=== HOW TO COMPLETE THIS TASK ===
Among the lines of the records below, count those with the word "retro". Reply with that number alone.

=== PROVIDED INFORMATION ===
★ ★ ★ ★ ★ ★ ★
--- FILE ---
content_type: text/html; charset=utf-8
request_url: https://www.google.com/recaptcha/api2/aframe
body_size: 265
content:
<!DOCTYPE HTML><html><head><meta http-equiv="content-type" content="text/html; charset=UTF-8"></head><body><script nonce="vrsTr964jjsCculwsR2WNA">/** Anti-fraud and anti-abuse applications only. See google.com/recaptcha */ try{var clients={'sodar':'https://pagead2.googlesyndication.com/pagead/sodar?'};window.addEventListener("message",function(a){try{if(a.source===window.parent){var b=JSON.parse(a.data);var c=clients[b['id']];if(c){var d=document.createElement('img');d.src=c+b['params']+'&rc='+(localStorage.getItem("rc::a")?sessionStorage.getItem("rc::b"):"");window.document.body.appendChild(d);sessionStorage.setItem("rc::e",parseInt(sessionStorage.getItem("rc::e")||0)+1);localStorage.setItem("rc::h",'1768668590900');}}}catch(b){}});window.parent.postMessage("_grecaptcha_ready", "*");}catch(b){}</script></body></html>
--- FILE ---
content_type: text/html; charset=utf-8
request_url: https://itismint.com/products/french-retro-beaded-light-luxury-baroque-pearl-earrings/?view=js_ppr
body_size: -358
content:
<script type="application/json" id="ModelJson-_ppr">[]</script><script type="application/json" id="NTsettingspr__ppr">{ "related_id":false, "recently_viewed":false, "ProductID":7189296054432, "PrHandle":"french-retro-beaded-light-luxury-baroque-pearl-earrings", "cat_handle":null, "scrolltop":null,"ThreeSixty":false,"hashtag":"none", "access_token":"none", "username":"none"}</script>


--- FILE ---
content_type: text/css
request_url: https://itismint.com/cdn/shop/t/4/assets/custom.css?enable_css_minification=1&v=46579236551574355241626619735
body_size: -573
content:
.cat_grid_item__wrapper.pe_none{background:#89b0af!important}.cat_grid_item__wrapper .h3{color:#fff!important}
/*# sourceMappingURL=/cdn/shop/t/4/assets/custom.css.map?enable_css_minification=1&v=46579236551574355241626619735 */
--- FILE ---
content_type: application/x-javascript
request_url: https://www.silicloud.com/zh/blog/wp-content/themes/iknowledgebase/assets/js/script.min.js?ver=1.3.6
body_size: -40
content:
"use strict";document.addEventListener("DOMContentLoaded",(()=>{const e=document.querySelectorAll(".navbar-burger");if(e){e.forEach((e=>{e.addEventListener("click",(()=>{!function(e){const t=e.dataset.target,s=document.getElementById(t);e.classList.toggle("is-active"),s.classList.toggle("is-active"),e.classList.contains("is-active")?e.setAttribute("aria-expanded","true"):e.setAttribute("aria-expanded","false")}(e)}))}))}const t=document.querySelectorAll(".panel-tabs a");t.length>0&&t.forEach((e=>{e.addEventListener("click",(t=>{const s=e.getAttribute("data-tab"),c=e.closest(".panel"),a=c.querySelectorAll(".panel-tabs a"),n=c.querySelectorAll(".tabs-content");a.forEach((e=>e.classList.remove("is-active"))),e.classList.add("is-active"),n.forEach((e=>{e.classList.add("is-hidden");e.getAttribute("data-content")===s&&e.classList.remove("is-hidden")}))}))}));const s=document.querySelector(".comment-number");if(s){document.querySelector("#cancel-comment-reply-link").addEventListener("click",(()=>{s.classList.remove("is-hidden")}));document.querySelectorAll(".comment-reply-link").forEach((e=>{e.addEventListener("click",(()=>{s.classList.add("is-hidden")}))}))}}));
★ ★ ★ ★ ★ ★ ★
=== TASK OUTPUT ===
2